Rabbi Zvi Sobolofsky
The Creation of a Nation
At the end of parshas Lech Lecha Hashem enters into a new bris with Avraham. Hashem once again promises Avraham that he will receive Eretz Yisroel and that Hashem will have a special relationship with him and his descendants. The eight pesukim (17:7-12) that describe this bris have several phrases that are repetitive. The phrase "zaracha acharecha" - your descendants following you - is repeated five times in this short span of pesukim. The word "l'dorosum" or "l'doroseichem" - for all your generations - is stated three times. The word "olam" - forever - is also repeated three times. What is the significance of these phrases and why are they emphasized specifically at this bris?
Immediately prior to this birs, another promise is made to Avraham. In 17:6, Avraham is told "umelachim mimcha yeitsei'u" - kings will descend from you. This assurance is significant as it is repeated in 17:16 concerning Sara - "malchei amim mimena yiheyu." The descendants of Sara will be kings in contrast to Yishmael who will have twelve princes as descendants, as the Torah draws this contrast in 17:20. What is the significance of having kings as descendants that this plays such a central role in this bris?
As an introduction to this bris, Avraham is promised he will become a father of nations. The Ramban in 17:6 interprets the phrase "unesaticha l'goyim" as referring to the creation of Klal Yisroel.

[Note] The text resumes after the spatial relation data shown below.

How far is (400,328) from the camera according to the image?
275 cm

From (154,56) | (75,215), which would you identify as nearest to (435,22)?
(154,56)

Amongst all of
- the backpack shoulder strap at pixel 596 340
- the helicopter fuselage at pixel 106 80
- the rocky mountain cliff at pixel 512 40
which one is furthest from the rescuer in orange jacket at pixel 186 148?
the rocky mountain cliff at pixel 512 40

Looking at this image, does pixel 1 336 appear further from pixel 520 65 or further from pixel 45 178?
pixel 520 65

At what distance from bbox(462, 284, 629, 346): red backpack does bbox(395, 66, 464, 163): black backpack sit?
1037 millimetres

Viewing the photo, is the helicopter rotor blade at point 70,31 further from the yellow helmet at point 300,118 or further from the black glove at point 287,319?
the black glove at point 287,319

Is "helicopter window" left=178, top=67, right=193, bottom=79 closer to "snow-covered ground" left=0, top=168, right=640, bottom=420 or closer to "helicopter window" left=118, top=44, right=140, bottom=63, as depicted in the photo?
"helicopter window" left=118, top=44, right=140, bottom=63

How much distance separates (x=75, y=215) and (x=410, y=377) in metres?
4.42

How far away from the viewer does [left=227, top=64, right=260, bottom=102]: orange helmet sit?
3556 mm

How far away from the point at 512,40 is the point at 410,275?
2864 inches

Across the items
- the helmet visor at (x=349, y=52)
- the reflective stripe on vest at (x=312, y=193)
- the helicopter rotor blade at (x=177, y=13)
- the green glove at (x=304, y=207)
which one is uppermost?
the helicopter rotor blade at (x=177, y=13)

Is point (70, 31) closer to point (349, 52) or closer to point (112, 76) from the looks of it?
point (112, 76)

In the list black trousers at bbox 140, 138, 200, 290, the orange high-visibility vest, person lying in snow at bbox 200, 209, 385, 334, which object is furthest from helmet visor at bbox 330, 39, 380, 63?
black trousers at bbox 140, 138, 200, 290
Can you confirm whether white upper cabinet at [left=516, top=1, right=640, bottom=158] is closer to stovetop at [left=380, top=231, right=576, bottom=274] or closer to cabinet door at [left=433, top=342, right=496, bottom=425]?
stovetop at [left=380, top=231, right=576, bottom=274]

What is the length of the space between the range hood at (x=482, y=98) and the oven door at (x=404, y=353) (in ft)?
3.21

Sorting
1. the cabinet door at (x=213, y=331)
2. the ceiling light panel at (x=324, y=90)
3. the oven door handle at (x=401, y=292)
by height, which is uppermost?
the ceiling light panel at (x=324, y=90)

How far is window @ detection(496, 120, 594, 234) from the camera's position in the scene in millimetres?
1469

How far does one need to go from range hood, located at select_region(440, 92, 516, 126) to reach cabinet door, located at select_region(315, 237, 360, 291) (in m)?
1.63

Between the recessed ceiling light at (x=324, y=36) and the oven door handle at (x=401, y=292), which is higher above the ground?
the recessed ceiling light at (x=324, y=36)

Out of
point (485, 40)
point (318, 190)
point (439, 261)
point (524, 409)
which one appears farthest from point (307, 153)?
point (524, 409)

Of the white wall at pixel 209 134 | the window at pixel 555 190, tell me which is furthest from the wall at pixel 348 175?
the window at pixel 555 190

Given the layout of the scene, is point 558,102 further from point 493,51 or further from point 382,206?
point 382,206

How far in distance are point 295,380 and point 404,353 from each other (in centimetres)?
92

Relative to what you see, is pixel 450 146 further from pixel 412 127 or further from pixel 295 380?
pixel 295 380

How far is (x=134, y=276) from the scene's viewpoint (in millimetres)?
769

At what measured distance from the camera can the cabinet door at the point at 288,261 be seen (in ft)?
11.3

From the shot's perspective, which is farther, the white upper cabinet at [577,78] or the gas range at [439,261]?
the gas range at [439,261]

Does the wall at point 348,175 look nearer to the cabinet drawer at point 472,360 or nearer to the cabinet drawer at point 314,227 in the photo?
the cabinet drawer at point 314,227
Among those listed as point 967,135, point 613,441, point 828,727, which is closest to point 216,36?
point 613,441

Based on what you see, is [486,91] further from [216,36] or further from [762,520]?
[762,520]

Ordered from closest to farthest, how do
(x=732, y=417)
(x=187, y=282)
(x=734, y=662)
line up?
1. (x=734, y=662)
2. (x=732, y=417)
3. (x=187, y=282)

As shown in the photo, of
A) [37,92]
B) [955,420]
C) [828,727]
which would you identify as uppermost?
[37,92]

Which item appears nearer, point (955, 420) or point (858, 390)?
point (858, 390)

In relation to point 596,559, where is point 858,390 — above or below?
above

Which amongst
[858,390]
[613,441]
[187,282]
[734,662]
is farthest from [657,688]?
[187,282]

The central theme of this new bris is that Avraham will no longer be an individual. Even his descendants will no longer be individuals. It is at this point that the concept of Am Hashem comes into being. A nation is not just made up of a multitude of individuals, but rather it is a new unit in and of itself.

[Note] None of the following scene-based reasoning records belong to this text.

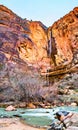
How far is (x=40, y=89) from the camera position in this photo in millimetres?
33781

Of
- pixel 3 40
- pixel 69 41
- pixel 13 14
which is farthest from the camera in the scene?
pixel 69 41

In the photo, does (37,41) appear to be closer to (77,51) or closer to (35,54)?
(35,54)

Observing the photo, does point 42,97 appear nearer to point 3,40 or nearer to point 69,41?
point 3,40

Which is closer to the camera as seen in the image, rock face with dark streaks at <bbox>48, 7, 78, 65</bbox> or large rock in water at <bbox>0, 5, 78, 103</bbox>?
large rock in water at <bbox>0, 5, 78, 103</bbox>

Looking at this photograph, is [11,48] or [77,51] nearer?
[11,48]

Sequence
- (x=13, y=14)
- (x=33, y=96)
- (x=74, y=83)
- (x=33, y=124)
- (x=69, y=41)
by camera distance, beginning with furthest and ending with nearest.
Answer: (x=69, y=41) < (x=13, y=14) < (x=74, y=83) < (x=33, y=96) < (x=33, y=124)

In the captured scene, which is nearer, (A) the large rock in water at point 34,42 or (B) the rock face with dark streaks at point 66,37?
(A) the large rock in water at point 34,42

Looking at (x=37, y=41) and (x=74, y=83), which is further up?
(x=37, y=41)

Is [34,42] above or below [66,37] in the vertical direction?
below

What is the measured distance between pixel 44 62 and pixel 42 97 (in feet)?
160

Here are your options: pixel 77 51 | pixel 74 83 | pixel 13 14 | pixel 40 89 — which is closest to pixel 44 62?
pixel 77 51

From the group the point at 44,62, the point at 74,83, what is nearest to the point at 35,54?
the point at 44,62

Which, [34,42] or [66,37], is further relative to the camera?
[66,37]

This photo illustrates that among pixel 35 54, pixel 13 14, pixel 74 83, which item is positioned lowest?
pixel 74 83
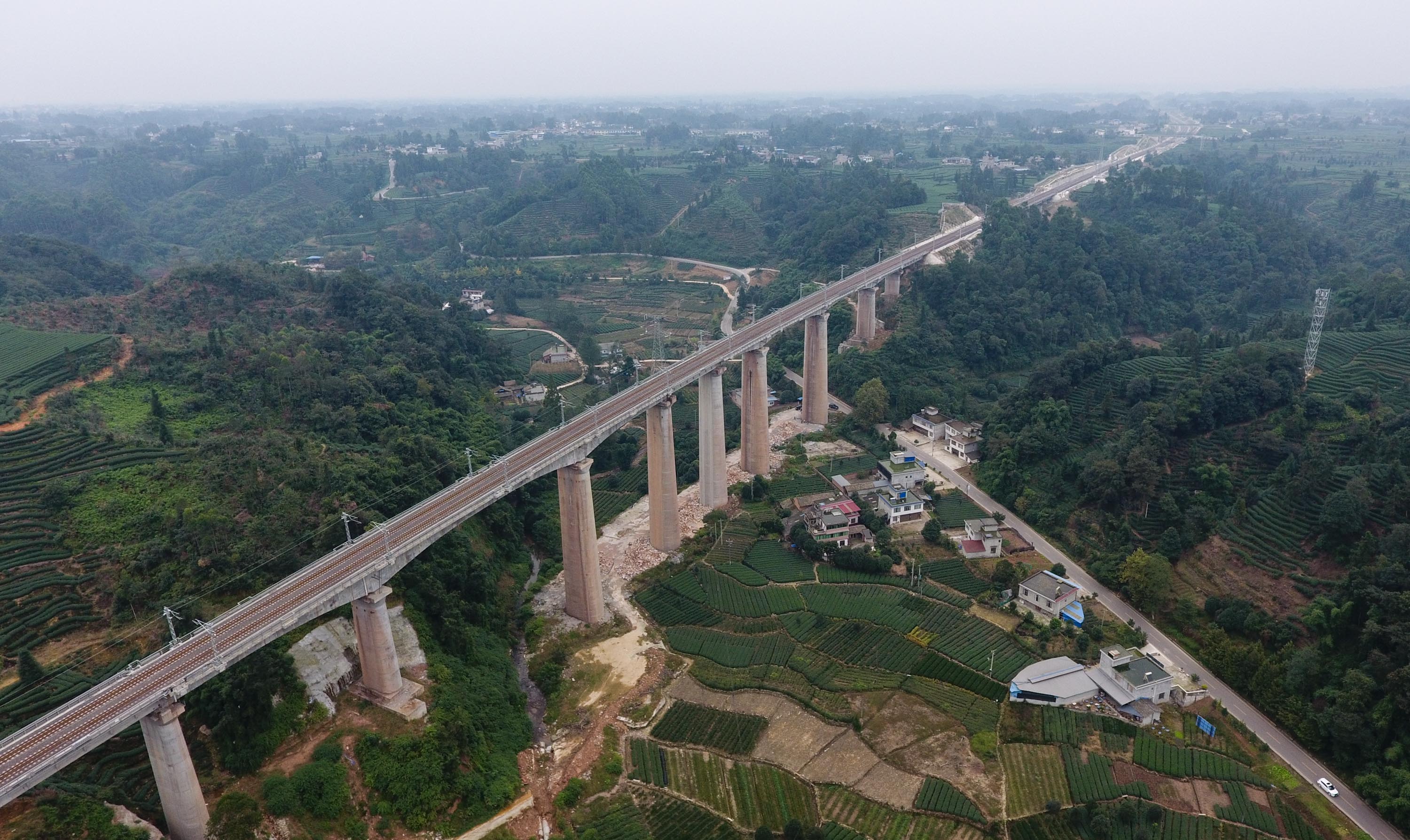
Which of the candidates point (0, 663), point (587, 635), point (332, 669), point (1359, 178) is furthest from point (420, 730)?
point (1359, 178)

Chazal express this with the halachic principle "tzibbur aino meis" - the community of Klal Yisroel never dies. If an individual designates a korban and then dies, under certain circumstances the korban can no longer be brought. If the tzibbur designates a korban and all of them die, their descendants are still considered the original tzibbur. The entity of Klal Yisroel is the same unit today as it was in the days of the avos.

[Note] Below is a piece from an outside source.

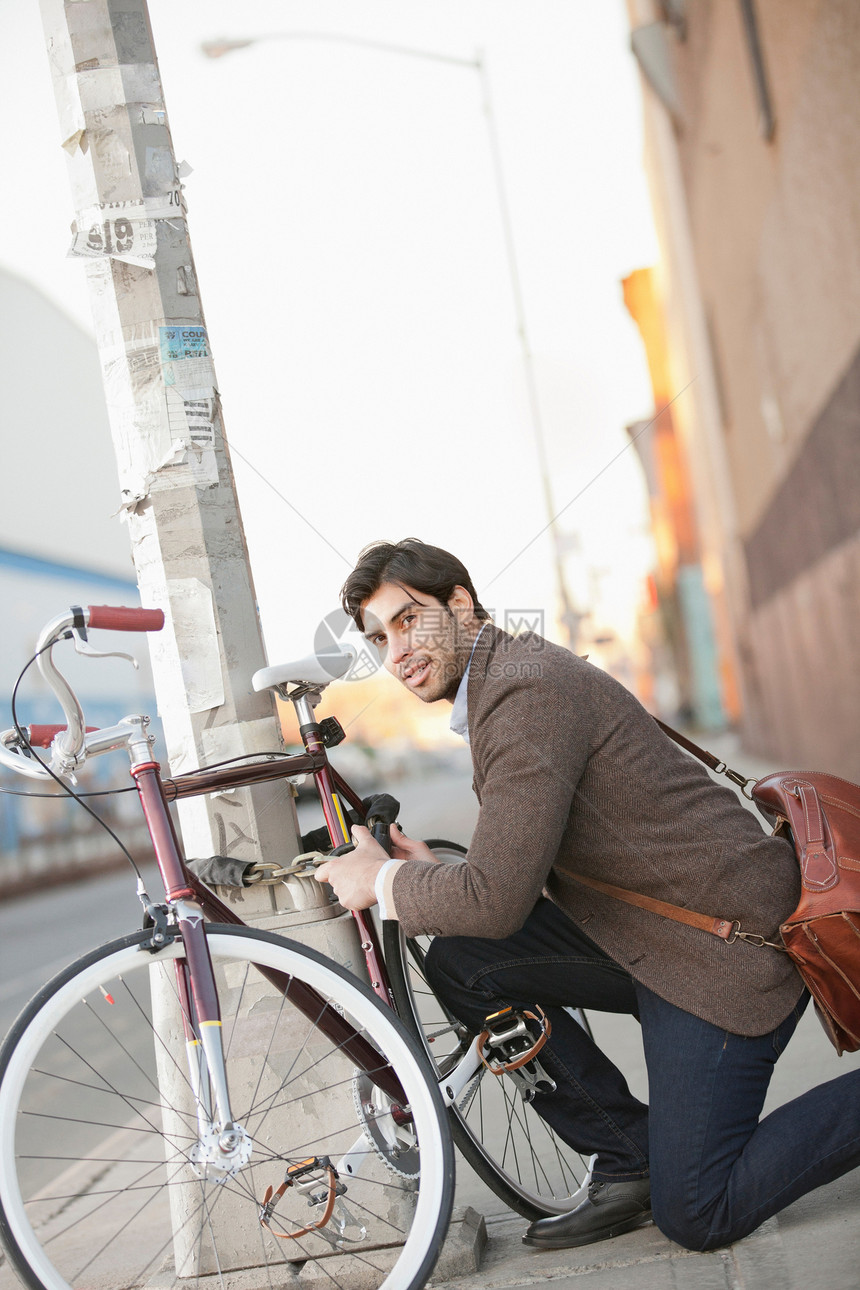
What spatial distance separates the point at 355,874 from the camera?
220cm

The promises of Eretz Yisroel and having a special relationship with Hashem are as valid today as they were when given to Avraham because they weren't given to Avraham as an individual but rather as the father of a nation. This is why the Torah repeats for emphasis "zaracha acharecha" - your descendants who follow you. Your descendants and you are one and the same; you are all the newly created entity called Am Yisroel. Once this tzibbur has been created, the promises can now last "l'dorosum" and "l'olam".
The role of a king is to unite the nation. "vayehi b'yeshurun melech b'hisasef roshei am yachad shivtei Yisroel" (Devarim 33:5). Only a nation can have a king. Bnai Yishmael will be numerous, but they will have twelve distinct leaders. Only the descendants of Sara will bear true kings. It is only through Yitzchak that the promise of "u'nesaticha l'goyim" will reach fruition.
The bris at the end of parshas Lech Lecha is not merely a restating of previous promises. It is the creation of an eternal nation which always will be blessed with Eretz Yisroel. It is the creation of a nation that is always assured, "l'hiyos lecha l'elokim u'l'zaracha acharecha."